Vendredi 31 Août
Habitués à nous lever après 10h depuis notre arrivée sur l’île, le réveil est assez dur. Nous chargeons les sacs dans le petit camion de Sergey et montons à l’avant, direction Irkoutsk.
Je le vois faire le signe de croix en prenant le volant, et lui demande s’il y a une raison particulière. « C'est pour demander protection à Dieu ». « Ah ». Une fois l’engin lancé sur les pistes de terre trempées par la pluie, je ne tarde pas à comprendre : une certaine vitesse est nécessaire pour franchir les côtes et sur ce terrain glissant, le moindre nid de poule (on ne les compte plus ici) fait faire des embardées assez impressionnantes au véhicule. La route est une immense flaque de boue, sur laquelle nous n'avons aucune adhérence. Sergey est très habile au volant et semble expérimenté, je n’en suis pas moins très raide sur mon siège, agrippant la cuisse de Maxime qui lui a plutôt l’air calme.
Une heure à voir nos vies défiler devant nos yeux sur cette piste, et après quelques dérapages (à peine) contrôlés, nous arrivons au ferry avec lequel nous quittons l’île pour retrouver les routes goudronnées du continent, fréquemment traversées par des vaches.
Nous retrouvons les paysages vastes, les chevaux et les aigles de l’aller et marquons une pause dans une église orthodoxe où Sergey veut s’entretenir avec un prêtre. L’intérieur est superbement décoré de fresques et d’icônes aux couleurs vives, nous sommes impressionnés d’apprendre que tout ceci est le fruit du travail du seul prêtre.
Sergey nous dépose au centre d’Irkoutsk où il faut trouver l’agence de voyage qui doit nous remettre les billets de train pour Oulan-Bator avant de pouvoir rejoindre une autre petite ville au bord du lac pour les deux jours restants en Russie. Nous les récupérons sans problème, volons au passage du papier dans les toilettes du bâtiment (c'est une denrée rare en ce pays) et prenons le déjeuner dans un self végétarien d’inspiration indienne : Govinda.
A la gare routière, nous tombons directement sur un minibus dont le chauffeur nous interpelle : « Listvianka ? », « Ok ». Deux personnes sont déjà installées à l’intérieur, nous attendrons près de 30mn qu’il soit plein pour démarrer. Nous sommes les seuls à parler, un peu trop fort selon Maxime. Deux filles en face nous observent, amusées, pendant tout le trajet, c’est dur de s’y habituer.
Le minibus nous dépose au centre de Listvianka, petite ville étirée sur 4 ou 5km le long du lac.
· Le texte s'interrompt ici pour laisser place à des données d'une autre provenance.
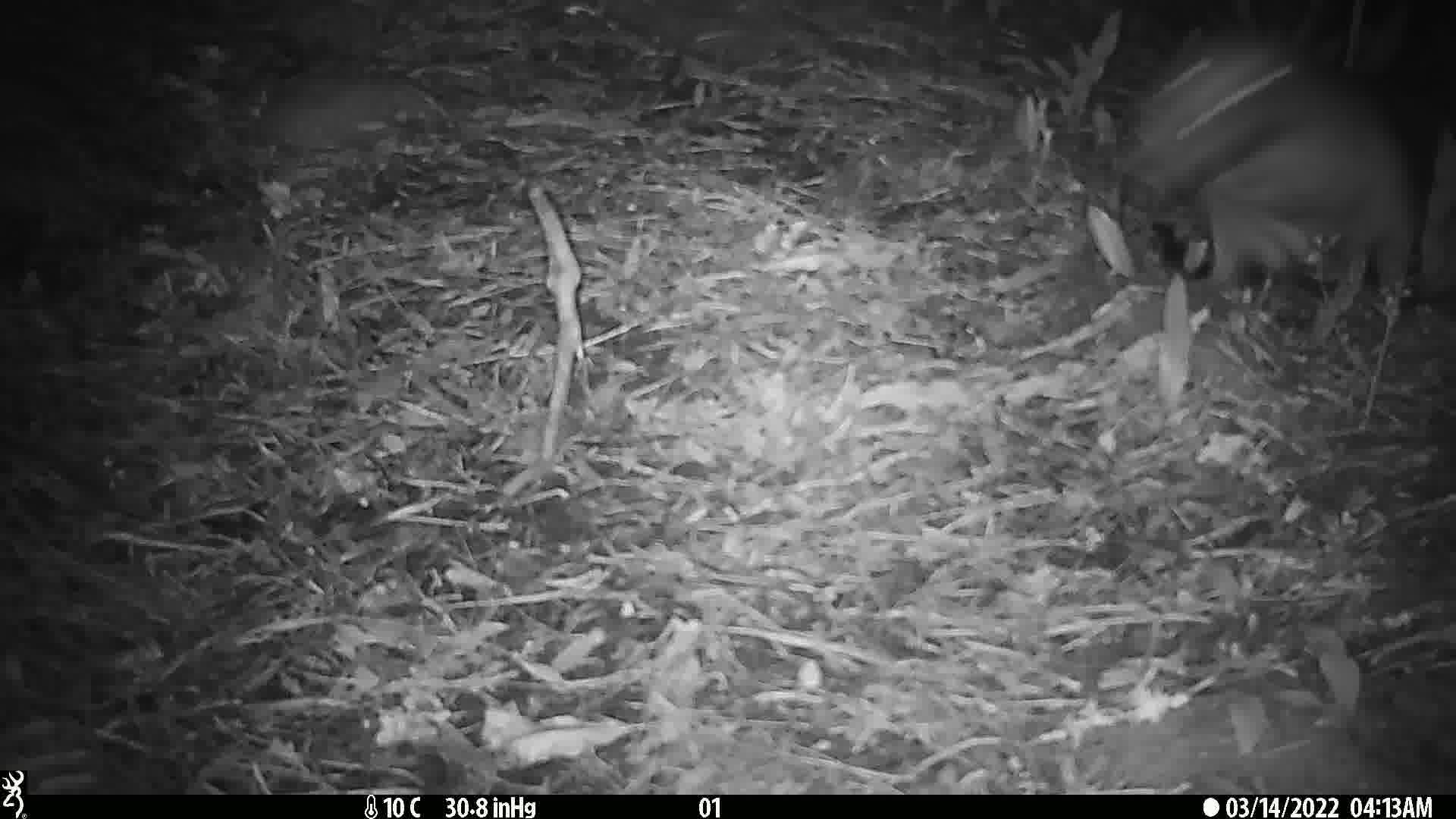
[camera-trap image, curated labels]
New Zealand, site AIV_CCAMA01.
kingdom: Animalia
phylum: Chordata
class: Mammalia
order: Carnivora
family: Otariidae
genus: Phocarctos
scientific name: Phocarctos hookeri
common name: new zealand sea lion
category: sealion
Une courte recherche nous mène à notre point de chute pour les deux prochaines nuits : le Baikaler Eco Hostel, la première auberge de jeunesse écologique de Russie (ampoules à économie d’énergie, isolation en mousse de basalte, panneaux solaires-tout un concept) En fait d’ecologie, nous sommes surtout contents d’avoir une belle chambre double en bois clair avec télé, douche chaude et toilettes à l’occidentale au lieu de trous creusés dans le sol, deux jours de vrai confort sur tout le voyage !
Il est près de 16h, nous faisons une petite balade au hasard dans un quartier de vieilles maisons en bois aux volets colorés pour tomber sur une petite exposition en plein air de sculptures métalliques assemblées à partir de pièces automobiles.
La faim nous fait prendre la direction du marché où déjà, la plupart des commerçants ont remballé leurs étals. Il en restait assez pour nous sentir oppressés, seuls touristes face à toutes les interpellations. Deux barquettes d’omoul cru aux oignons plus tard, nous voilà sur la plage de galets, face au soleil couchant. Nous décidons de goûter aux pignons de pin de Sibérie que nous avons déjà vus sur les quais dans le train, et qui ne ressemblent pas du tout à ceux que l’on trouve dans le commerce. Il nous faut en croquer une poignée, faire la grimace et recracher pour finalement rire devant notre naïveté : « Aah bon il faut les décortiquer avant ! ». Les jours suivants nous nous consacrerons maîtres dans l’art du décorticage de pignons de pin.